As you'll already know from page 43, when the Snowy River Hydroelectric Scheme was built, that mighty water course, that Australian icon, the Snowy River, was both dammed and damned. Only 1% of its original flow was released and the river began to die a terrible death. There was a bitter fight between the people on the downstream banks of the Snowy and the arrogant Snowy River Hydroelectric Authority. Eventually a little more water was released but the vast majority of the captured water was diverted through huge tunnels in the mountains, through hydroelectric turbines, and finally released, not back into the Snowy River which runs south, but to the Murray River which runs west. From the Murray, megalitres were pumped out to irrigate crops.

The Snowy Scheme was a great solution for the Murray irrigators but what about those relying on water from the Snowy? They were, without warning, left high and dry. Literally. As the recent drought worsened the insatiable Murray irrigators clamoured for more water while the Snowy residents were still fighting - in vain - to get their water back. At a time of drought when the main storage reservoirs were almost dry, politicians promised more water to both! Don't you love 'em?

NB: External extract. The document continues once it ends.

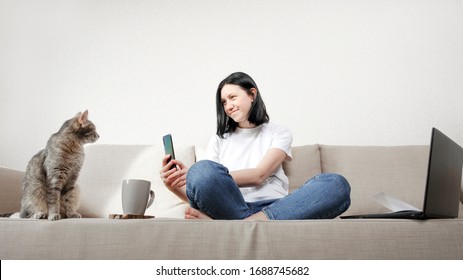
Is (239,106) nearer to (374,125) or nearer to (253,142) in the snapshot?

Two towns on the Snowy were affected, Dalgety and Orbost. We visited Buckleys Crossing, Dalgety, in March 2007 and found the place looking very run down. The picture of the poor, pathetic Snowy River (below) was taken at that time.

 
     
   
  The Snowy River, Dalgety, March 2007.  
     
 

Now it was Orbost's turn for the pleasure of our company and I was very keen to see the Snowy River nearly four years on. We had heard that, due to a very wet winter plus the snow melt, there was more water flowing into the hydroelectric dams than they could accommodate. We knew for a fact that the Murray was close to flooding. So what did the hydroelectric authority do to prevent the storage lakes overflowing? They opened up the Jindabyne Dam and released the excess into the Snowy River. What irony! However, it was the greatest thing that could happen for the river which is being thoroughly flushed through.

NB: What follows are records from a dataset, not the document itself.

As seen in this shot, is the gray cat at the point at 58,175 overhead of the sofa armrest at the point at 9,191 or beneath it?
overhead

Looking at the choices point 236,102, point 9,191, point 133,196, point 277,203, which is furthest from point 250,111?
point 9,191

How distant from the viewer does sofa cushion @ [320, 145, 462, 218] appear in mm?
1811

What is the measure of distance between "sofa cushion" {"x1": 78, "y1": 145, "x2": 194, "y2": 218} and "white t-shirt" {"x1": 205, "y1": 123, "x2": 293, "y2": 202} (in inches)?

Correction: We later visited Jindabyne and found that, while that lake was at 85% capacity, Lake Eucumbene was very low. The water release was more to do with the impending 2010 Victorian State Election and was attended by Premier John Brumby and his Water Minister, Tim Holding. The dam was closed a few days later and Brumby lost the election anyway.

 
     
   
  The Snowy River, Orbost, December 2010.  
     
 

Unfortunately, the sight of this river completely filling its banks with a healthy flow is unlikely to last long. I talked to a local man who told me that after the Jindabyne Dam closed it became a sluggish trickle winding its way down the centre of a bed of dry mud and weeds. He was elated to see it flowing again, albeit only for a short time.

One last comment on Orbost. Just as Bairnsdale was initially named after a location on the Scottish Isle of Skye, so too was Orbost. An early Scottish pioneer named the town after a farm on the Isle of Skye. Was there really such a farm? You bet your life there was - and still is. Good old Google found the following, written by Sharma Kraupfkopf under the title, "Goodbye To Orbost".

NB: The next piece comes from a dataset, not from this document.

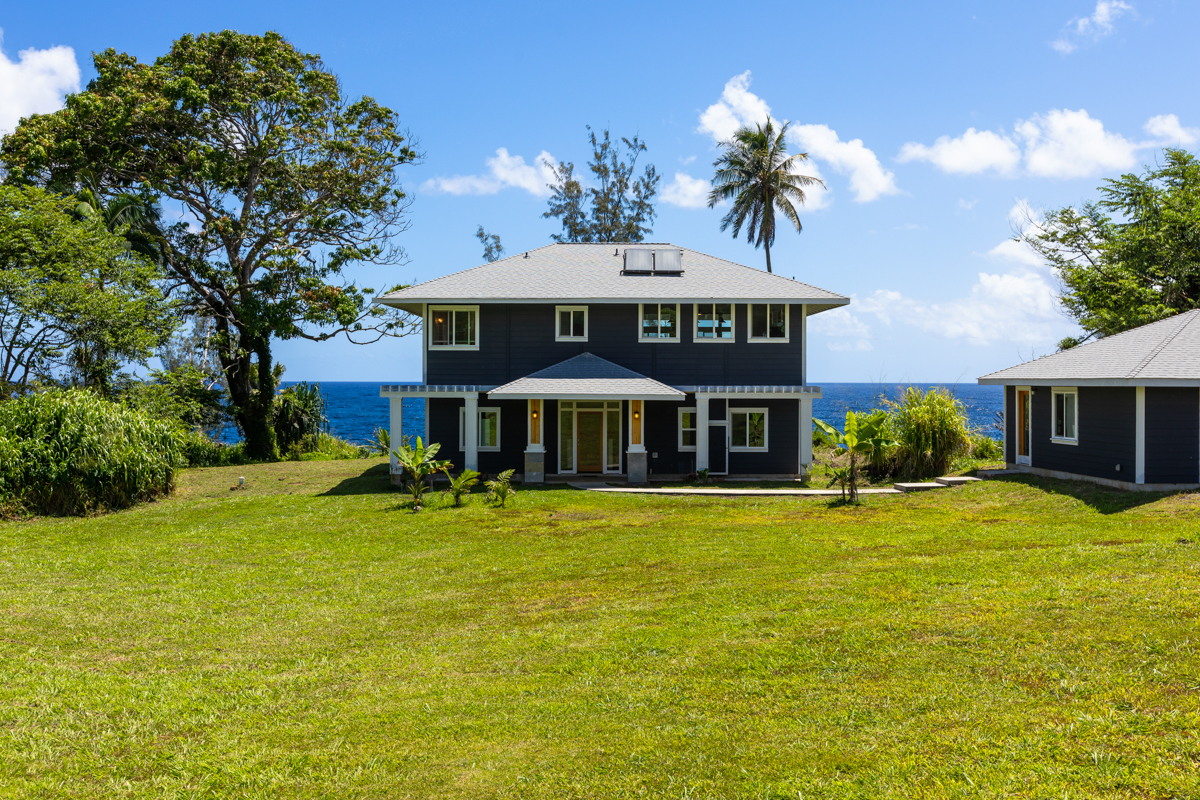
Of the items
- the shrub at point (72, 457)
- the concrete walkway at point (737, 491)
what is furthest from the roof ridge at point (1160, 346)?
the shrub at point (72, 457)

There is an old adage "For every beginning there is an ending." I often have agreed with that statement but in relationship to Orbost Farm I cannot agree. Orbost Farm located near Dunvegan on the Isle of Skye is where I first became aware that Scotland was going to become my chosen home. I have told the story many times of being caught in a sheep jam at the foot of MacLeods Tables and falling in love with Scotland. That definitely was the beginning. Some would say the ending is coming as Orbost Farm is being sold by our dear friends, the Macdonalds. It is a fact that we will no longer spend every January at Orbost but it is not an ending.

And with that we'll end page 131, though this is not an ending either. Many more pages remain, virgin fresh. Not even I have any idea what will follow.